Exercise instructions:
Your copy of the material below should match it exactly, except that it holds no pictures.

Records for processing:

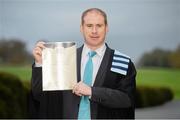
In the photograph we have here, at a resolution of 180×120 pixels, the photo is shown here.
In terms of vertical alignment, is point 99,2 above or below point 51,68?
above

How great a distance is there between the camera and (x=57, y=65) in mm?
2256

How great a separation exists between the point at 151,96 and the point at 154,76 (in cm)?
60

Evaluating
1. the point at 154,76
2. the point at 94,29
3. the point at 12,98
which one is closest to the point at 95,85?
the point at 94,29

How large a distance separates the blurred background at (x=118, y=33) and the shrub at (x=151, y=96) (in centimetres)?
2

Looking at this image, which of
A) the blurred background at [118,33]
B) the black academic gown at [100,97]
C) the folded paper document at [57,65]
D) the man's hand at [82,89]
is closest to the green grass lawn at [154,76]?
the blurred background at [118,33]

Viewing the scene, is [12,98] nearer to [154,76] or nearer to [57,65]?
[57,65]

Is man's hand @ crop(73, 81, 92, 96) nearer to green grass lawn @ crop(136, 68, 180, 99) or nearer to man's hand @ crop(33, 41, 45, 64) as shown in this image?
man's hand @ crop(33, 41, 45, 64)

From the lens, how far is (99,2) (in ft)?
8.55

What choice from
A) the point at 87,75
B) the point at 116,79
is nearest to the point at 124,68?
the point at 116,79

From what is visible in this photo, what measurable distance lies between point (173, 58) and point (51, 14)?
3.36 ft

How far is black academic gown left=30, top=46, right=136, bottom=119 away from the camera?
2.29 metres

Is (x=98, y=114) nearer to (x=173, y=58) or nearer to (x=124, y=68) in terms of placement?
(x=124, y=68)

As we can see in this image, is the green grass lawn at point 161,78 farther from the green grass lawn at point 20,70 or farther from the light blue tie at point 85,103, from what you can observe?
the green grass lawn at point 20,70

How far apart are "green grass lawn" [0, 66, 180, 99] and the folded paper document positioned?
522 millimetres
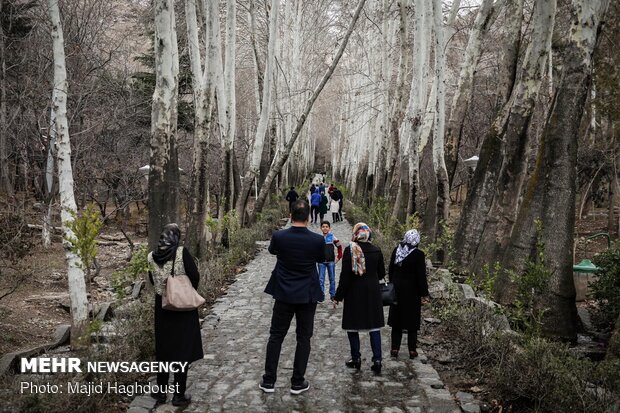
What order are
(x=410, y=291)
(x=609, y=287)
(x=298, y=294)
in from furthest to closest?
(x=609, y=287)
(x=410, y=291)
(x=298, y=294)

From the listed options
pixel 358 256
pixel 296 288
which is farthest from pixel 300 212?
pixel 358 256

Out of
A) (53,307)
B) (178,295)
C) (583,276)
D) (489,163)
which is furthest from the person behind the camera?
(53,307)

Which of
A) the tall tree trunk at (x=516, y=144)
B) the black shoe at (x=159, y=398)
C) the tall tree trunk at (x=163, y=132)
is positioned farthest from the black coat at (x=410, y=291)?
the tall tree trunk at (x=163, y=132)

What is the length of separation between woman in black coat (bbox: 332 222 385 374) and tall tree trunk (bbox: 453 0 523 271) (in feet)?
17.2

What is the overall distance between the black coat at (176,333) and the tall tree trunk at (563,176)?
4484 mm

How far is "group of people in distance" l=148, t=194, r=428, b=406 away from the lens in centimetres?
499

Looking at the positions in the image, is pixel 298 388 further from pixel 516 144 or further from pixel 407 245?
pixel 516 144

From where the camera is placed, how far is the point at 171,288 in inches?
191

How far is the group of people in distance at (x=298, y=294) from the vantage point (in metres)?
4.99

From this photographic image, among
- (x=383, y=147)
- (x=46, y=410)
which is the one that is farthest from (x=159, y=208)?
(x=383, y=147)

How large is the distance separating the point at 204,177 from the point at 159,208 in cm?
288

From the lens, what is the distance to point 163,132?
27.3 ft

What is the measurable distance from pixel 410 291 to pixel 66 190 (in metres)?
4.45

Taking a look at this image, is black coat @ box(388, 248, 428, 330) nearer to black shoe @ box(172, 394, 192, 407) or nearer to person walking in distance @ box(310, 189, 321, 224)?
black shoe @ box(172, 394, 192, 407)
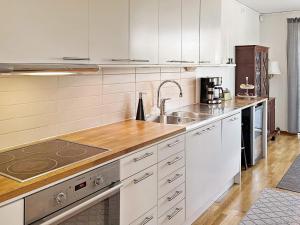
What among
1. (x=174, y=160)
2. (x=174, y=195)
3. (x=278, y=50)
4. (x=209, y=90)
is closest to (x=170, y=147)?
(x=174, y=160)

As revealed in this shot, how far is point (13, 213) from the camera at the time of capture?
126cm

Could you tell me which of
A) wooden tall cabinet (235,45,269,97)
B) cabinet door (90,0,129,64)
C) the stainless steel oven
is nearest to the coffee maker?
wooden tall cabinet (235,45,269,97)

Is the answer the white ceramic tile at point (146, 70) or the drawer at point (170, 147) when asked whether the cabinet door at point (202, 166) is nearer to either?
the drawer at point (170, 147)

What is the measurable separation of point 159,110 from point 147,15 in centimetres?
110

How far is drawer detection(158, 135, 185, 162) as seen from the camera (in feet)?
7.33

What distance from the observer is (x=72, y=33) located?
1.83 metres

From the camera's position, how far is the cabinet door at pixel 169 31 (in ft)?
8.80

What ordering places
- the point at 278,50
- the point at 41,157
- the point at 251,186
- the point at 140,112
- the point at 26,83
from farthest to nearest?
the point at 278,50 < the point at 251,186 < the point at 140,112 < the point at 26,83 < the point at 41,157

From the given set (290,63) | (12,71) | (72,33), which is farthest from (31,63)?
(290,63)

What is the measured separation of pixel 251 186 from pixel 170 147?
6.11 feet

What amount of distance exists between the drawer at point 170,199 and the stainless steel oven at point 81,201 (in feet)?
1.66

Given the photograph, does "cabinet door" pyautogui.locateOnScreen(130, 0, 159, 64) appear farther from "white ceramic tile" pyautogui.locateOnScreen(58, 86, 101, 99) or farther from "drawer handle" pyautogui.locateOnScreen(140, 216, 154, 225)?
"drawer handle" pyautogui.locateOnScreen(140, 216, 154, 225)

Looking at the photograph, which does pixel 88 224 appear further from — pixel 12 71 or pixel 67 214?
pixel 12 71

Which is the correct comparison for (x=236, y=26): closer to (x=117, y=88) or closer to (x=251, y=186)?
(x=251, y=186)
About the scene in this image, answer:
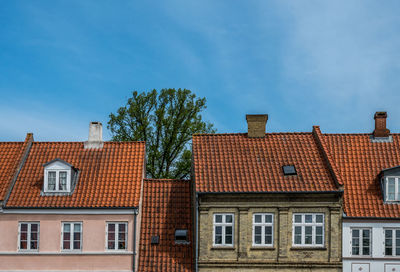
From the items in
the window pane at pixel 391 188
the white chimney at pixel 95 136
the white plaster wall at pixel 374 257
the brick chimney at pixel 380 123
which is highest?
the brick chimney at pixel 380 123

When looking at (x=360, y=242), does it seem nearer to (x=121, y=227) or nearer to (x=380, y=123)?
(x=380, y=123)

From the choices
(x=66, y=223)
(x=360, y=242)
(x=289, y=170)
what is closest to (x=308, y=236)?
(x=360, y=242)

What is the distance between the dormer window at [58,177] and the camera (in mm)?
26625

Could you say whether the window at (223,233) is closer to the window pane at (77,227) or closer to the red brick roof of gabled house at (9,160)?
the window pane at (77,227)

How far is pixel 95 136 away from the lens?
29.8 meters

Expected output:
In the photograph we have here, at a resolution of 180×120 pixels, the photo is shown here.
In terms of vertical alignment, is point 99,2 above or below point 51,68?
above

How great a distance is there between the camera and (x=57, y=65) in mm?
2256

How great a separation exists between the point at 151,96 and the point at 154,76 (in cm)?
60

Evaluating
1. the point at 154,76
2. the point at 94,29
3. the point at 12,98
which one is closest to the point at 95,85?
the point at 94,29

How large a distance separates the blurred background at (x=118, y=33) and the shrub at (x=151, y=96) (in centimetres)?
2

Looking at this image, which of
A) the blurred background at [118,33]
B) the black academic gown at [100,97]
C) the folded paper document at [57,65]
D) the man's hand at [82,89]
is closest to the green grass lawn at [154,76]?
the blurred background at [118,33]

Viewing the scene, is [12,98] nearer to [154,76] or nearer to [57,65]?
[57,65]

Is man's hand @ crop(73, 81, 92, 96) nearer to green grass lawn @ crop(136, 68, 180, 99) or nearer to man's hand @ crop(33, 41, 45, 64) as shown in this image?
man's hand @ crop(33, 41, 45, 64)

From the lens, how far is (99,2) (in ft)?
8.55

What choice from
A) the point at 87,75
B) the point at 116,79
is nearest to the point at 124,68?
the point at 116,79

From what is visible in this photo, what measurable distance lies between point (173, 58) and point (51, 14)?
3.36 ft

How far is black academic gown left=30, top=46, right=136, bottom=119 away from the camera?
2.29 metres

Is (x=98, y=114) nearer to (x=173, y=58) or nearer to (x=124, y=68) in terms of placement?
(x=124, y=68)

As we can see in this image, is the green grass lawn at point 161,78 farther from the green grass lawn at point 20,70 or farther from the light blue tie at point 85,103, from what you can observe?
the green grass lawn at point 20,70

How far apart are "green grass lawn" [0, 66, 180, 99] and the folded paper document positioned?
522 millimetres
What order are
(x=410, y=291)
(x=609, y=287)
(x=298, y=294)
in from furthest to closest?
(x=609, y=287)
(x=410, y=291)
(x=298, y=294)

From the listed options
pixel 358 256
pixel 296 288
which is farthest from pixel 300 212?
pixel 358 256

Out of
A) (53,307)
B) (178,295)
C) (583,276)
D) (489,163)
which is furthest from the person behind the camera?
(53,307)

Which of
A) the tall tree trunk at (x=516, y=144)
B) the black shoe at (x=159, y=398)
C) the tall tree trunk at (x=163, y=132)
is positioned farthest from the black coat at (x=410, y=291)?
the tall tree trunk at (x=163, y=132)

What is the length of separation between woman in black coat (bbox: 332 222 385 374) and tall tree trunk (bbox: 453 0 523 271) (in feet)?
17.2

What is the overall distance between the black coat at (176,333) and the tall tree trunk at (563,176)?
4484 mm

How far is "group of people in distance" l=148, t=194, r=428, b=406 away from the lens in centimetres?
499

Looking at the positions in the image, is pixel 298 388 further from pixel 516 144 or further from pixel 407 245?
pixel 516 144

From where the camera is placed, how far is the point at 171,288 in inches?
191

How far is the group of people in distance at (x=298, y=294) from the vantage point (in metres)?
4.99

From this photographic image, among
- (x=383, y=147)
- (x=46, y=410)
which is the one that is farthest from (x=159, y=208)?
(x=383, y=147)

How large is the distance separating the point at 204,177 from the point at 159,208 in cm?
288

From the lens, what is the distance to point 163,132?
27.3 ft

What is the measurable distance from pixel 410 291 to pixel 66 190 (in metres)?
4.45

Taking a look at this image, is black coat @ box(388, 248, 428, 330) nearer to black shoe @ box(172, 394, 192, 407) or nearer to person walking in distance @ box(310, 189, 321, 224)?
black shoe @ box(172, 394, 192, 407)
What among
1. (x=174, y=160)
2. (x=174, y=195)
3. (x=278, y=50)
4. (x=209, y=90)
is closest to (x=170, y=147)?
(x=174, y=160)

As revealed in this shot, how far is point (13, 213) from the camera at the time of capture?
126cm

Could you tell me which of
A) wooden tall cabinet (235,45,269,97)
B) cabinet door (90,0,129,64)
C) the stainless steel oven
is nearest to the coffee maker?
wooden tall cabinet (235,45,269,97)

Is the answer the white ceramic tile at point (146, 70) or the drawer at point (170, 147) when asked whether the cabinet door at point (202, 166) is nearer to either?
the drawer at point (170, 147)

What is the measurable separation of point 159,110 from point 147,15 in centimetres?
110

How far is drawer detection(158, 135, 185, 162) as seen from the camera (in feet)?
7.33

What distance from the observer is (x=72, y=33) located?
1.83 metres

From the camera's position, how far is the cabinet door at pixel 169 31 (in ft)?
8.80

What ordering places
- the point at 278,50
- the point at 41,157
- the point at 251,186
- the point at 140,112
- the point at 26,83
from farthest to nearest?
the point at 278,50 < the point at 251,186 < the point at 140,112 < the point at 26,83 < the point at 41,157

From the given set (290,63) | (12,71) | (72,33), which is farthest from (31,63)?
(290,63)

What is the measured separation of pixel 251 186 from pixel 170 147?
6.11 feet

What amount of distance exists between the drawer at point 170,199 and the stainless steel oven at point 81,201 (in feet)?
1.66

Given the photograph, does "cabinet door" pyautogui.locateOnScreen(130, 0, 159, 64) appear farther from "white ceramic tile" pyautogui.locateOnScreen(58, 86, 101, 99) or farther from "drawer handle" pyautogui.locateOnScreen(140, 216, 154, 225)?
"drawer handle" pyautogui.locateOnScreen(140, 216, 154, 225)

Looking at the photograph, which does pixel 88 224 appear further from — pixel 12 71 or pixel 67 214?
pixel 12 71

Which is the correct comparison for (x=236, y=26): closer to (x=117, y=88) or closer to (x=251, y=186)?
(x=251, y=186)
About the scene in this image, answer:
From the items in
the window pane at pixel 391 188
the white chimney at pixel 95 136
the white plaster wall at pixel 374 257
the brick chimney at pixel 380 123
which is highest?
the brick chimney at pixel 380 123

When looking at (x=360, y=242), does it seem nearer to (x=121, y=227) or nearer to (x=380, y=123)?
(x=380, y=123)

From the choices
(x=66, y=223)
(x=360, y=242)
(x=289, y=170)
what is closest to (x=308, y=236)?
(x=360, y=242)

What is the distance between the dormer window at [58,177] and the camera (in mm)?
26625

Could you say whether the window at (223,233) is closer to the window pane at (77,227) or closer to the red brick roof of gabled house at (9,160)?
the window pane at (77,227)

How far is pixel 95 136 away from the lens?
29.8 meters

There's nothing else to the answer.